How do I know if my holiday is ATOL protected?
WHEN you book a holiday, the ATOL holder or their agent must give you a certificate confirming you are ATOL protected as soon as you hand over any money – including a deposit – for a holiday or flight.
Make sure you obtain and keep all the relevant paperwork in case you need to make a claim.
But be aware, the protection only covers British-based firms, so it's vital to check. When Lowcostholidays went bust in 2016, customers weren't protected by ATOL because the company had moved to Spain in 2013.
Some travel companies display the ATOL logo on their websites even though they don't offer financial protection.
To check it's genuine, look for a number on the logo and check it out on the CAA's website.
You should be wary if the travel provider has no ATOL number, or if the number doesn't have four or five digits.
If you aren't sure about the website, don't book through it.
Another key term Brits should be aware of is ABTA. While ATOL protects flight-based packages, ABTA protects everything else such as cruise or self-drive trips.
Are package holidays protected?
As Mr Fankhauser outlines, if you're booking or have already booked a package holiday that comes with a flight with Thomas Cook then you're covered by the ATOL scheme.
It's a legal requirement for every UK travel company that sells package holidays to hold an Air Travel Organisers' Licence – or ATOL.
ATOL protection means you won't be stranded abroad if the company goes bust and you will be refunded for trips that can't go ahead. See the box above for more on this.
You may also be protected by ATOL if you bought flights, and other elements of your holiday, such as accommodation, from Thomas Cook within 24 hours.
ABTA, which Thomas Cook is a member of, has also confirmed to The Sun that it covers Thomas Cook package holidays without a flight.
This means it will arrange for you to get home if a company goes bust while you're abroad, or it will refund you if this happens before your trip.
That said, if part of the Thomas Cook business is sold, you may notice some changes to your holiday, such as the dates, hotel or flight times.
Are flights safe?
Flight-only bookings with Thomas Cook are not ATOL or ABTA protected – so you won't have the same cover.

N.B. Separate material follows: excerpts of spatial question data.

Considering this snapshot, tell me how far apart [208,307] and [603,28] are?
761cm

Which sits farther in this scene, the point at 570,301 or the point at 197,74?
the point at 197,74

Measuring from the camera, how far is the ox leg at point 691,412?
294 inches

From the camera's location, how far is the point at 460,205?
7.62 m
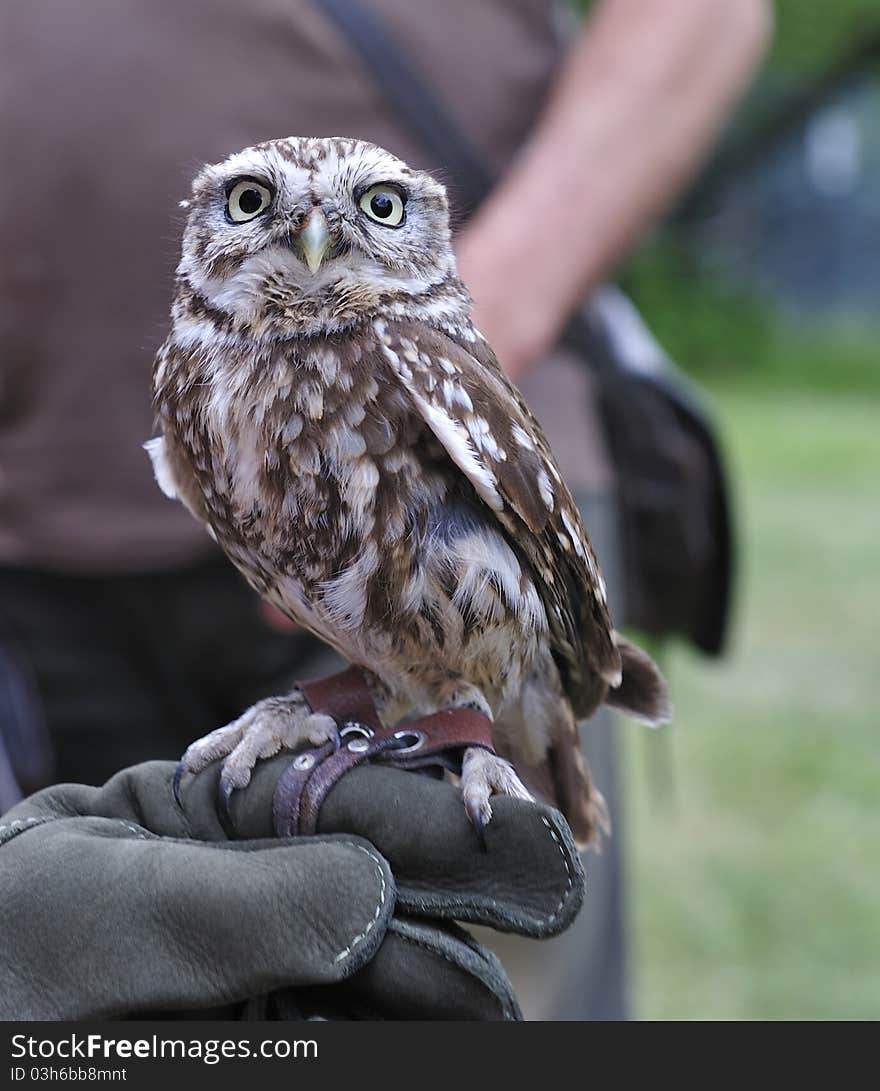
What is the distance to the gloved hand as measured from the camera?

And Thomas Cook has confirmed there is no separate protection scheme in place for flight-only bookings.
How can I protect myself?
To protect your flight – as well as your package holiday – make sure you pay on card.
This is because credit card providers are jointly liable when a purchase or service isn't fulfilled under Section 75 of the Consumer Credit Act – as long as you pay at least £100.
If you pay less than £100 on credit card or you pay on debit card you have similar rights to a refund under your card provider's chargeback scheme.
But unlike Section 75, this is not a legal guarantee so you may not get your money back.
And you're also unlikely to get the cost of your hotel or car hire back as technically these companies are still able to provide you the service.
Another way to protect yourself is to check if your travel insurance covers you for airline or tour operator failure.
ABTA warns that very few travel insurance policies cover company failures, so you may need to take out an add-on policy.
You should also always take out travel insurance from the moment you book a holiday so you're covered before you even go away.
See our cheap travel insurance guide for top tips to getting the best cover.
Martyn James from Resolver said: "When you book a holiday you enter in to a contract – so if another business takes over then your holiday transfers over to the new owners and you shouldn't experience any problems.
"However it pays to know your rights if a mistake or problem occurs.
"If the firm changes something about the holiday significantly (like the dates, hotel, flights) then you should be able to cancel without penalty – though I'd expect them to come up with a suitable alternative."
"However, always take out a good travel insurance policy – and make sure it begins from the moment you book, so you're covered if you can't travel for any reason."